The report is also based on interviews with 21 Mariupol and Kharkiv residents whose family members and friends were transferred to Russia, most of whom remained in Russia as far as the interviewees knew. Human Rights Watch also interviewed eight lawyers and activists in Russia and Europe who have been helping newly arrived Ukrainians leave Russia.

Human Rights Watch also spoke with dozens of civilians from the Mariupol area who were able to escape the war zone to Ukrainian-controlled territory without undergoing filtration. We spoke with them to gather information about the international humanitarian law violations in Mariupol, including indiscriminate bombing and shelling, and access to food, water, and other humanitarian needs in the city, as well as about their experiences fleeing the city to safety.

Most of the cases documented by Human Rights Watch where Ukrainians from the Mariupol and Kharkiv areas were transported to Russia amount to forcible transfers. The laws of war prohibit Russian or Russian-affiliated forces from forcing Ukrainian civilians, individually or en masse, to evacuate to Russia. A forcible transfer is a war crime and a potential crime against humanity and includes a transfer in circumstances where a person consents to move only because they fear consequences such as violence, duress, or detention if they remain, and the occupying power is taking advantage of a coercive environment to transfer them. Transferring or displacing civilians is not justified or lawful as being on humanitarian grounds, if the humanitarian crisis triggering the displacement is itself the result of unlawful activity by the occupying power.

In at least five cases documented by Human Rights Watch, the interviewees’ consent to be transferred may be genuine, as they said they wanted to go to Russia in order to travel onwards to Europe after. Such cases may not constitute forcible transfers.

Russian and Russian-affiliated forces in all parts of Ukraine that they now occupy should ensure that civilians can leave in safety to Ukrainian-controlled territory if they choose, regardless of whether they have private vehicles to flee in. They should ensure that people who board buses heading to Russia are fully informed about where the buses are going and are given options if they do not want to travel to Russia. They should stop all forms of pressure on Ukrainian citizens to go to Russia and should facilitate the return to Ukraine of all Ukrainian civilians who wish to do so.

While Russian authorities can conduct essential security screenings of those seeking to enter Russia, they should halt all ongoing biometric data collection and retention processes.
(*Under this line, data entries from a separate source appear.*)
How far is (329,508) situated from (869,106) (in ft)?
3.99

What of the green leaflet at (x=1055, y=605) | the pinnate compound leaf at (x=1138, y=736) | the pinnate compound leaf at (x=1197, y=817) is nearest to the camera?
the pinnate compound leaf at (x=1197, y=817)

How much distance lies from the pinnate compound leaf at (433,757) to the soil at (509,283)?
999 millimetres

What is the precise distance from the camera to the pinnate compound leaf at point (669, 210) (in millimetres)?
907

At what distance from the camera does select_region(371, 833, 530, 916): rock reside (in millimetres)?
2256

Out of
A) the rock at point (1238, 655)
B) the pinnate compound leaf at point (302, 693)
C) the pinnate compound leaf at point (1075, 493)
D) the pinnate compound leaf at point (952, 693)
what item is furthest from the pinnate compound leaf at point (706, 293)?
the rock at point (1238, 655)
Russian authorities should only ever collect biometric data where lawful, proportionate, and necessary to do so, and should inform data subjects of why their data is being collected, how it will be used, and how long it will be held for.

To help ensure that the perpetrators of grave violations of the laws of war in Ukraine, including forced transfers, and other serious abuses against civilians such as filtration, are investigated and brought to justice, Ukraine should ratify the Rome Statute of the International Criminal Court, which it signed in 2000.